--- What you should do ---
The entire listing that follows must be repeated exactly, pictures excluded.

--- Raw data ---
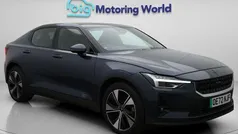 Used 2022 Polestar 2 Hatchback | £22,500 (Super price)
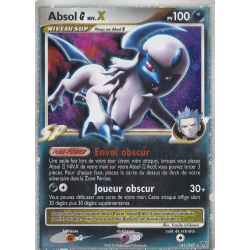 Carte Pokémon -  Vainqueurs...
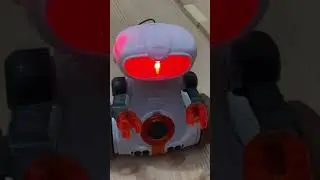 Mio robot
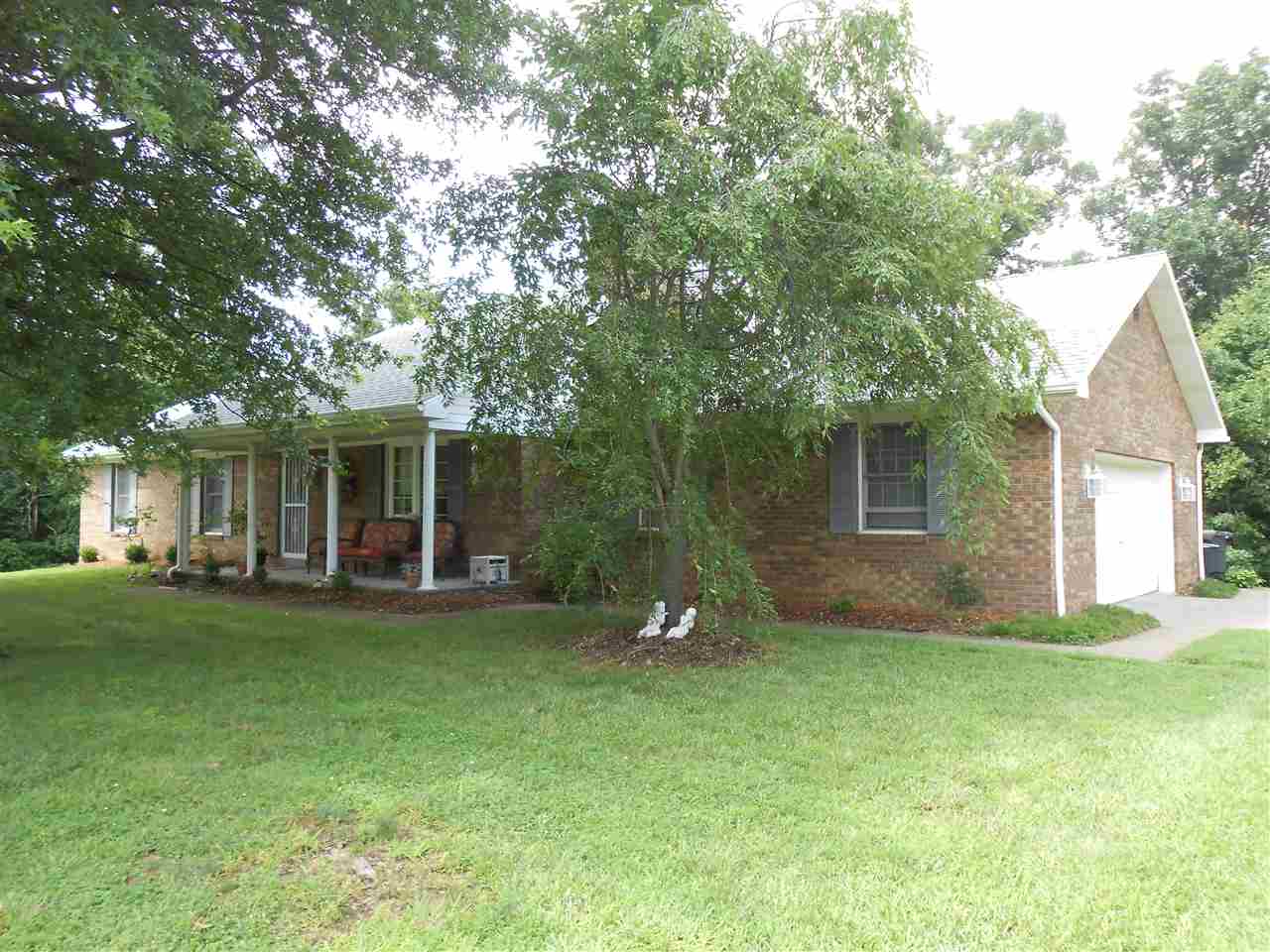 9240 Quaker Road Tell City, IN 47586 - Photo 1 of 15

--- Solution to the problem ---
 Used 2022 Polestar 2 Hatchback | £22,500 (Super price)
 Carte Pokémon -  Vainqueurs...
 Mio robot
 9240 Quaker Road Tell City, IN 47586 - Photo 1 of 15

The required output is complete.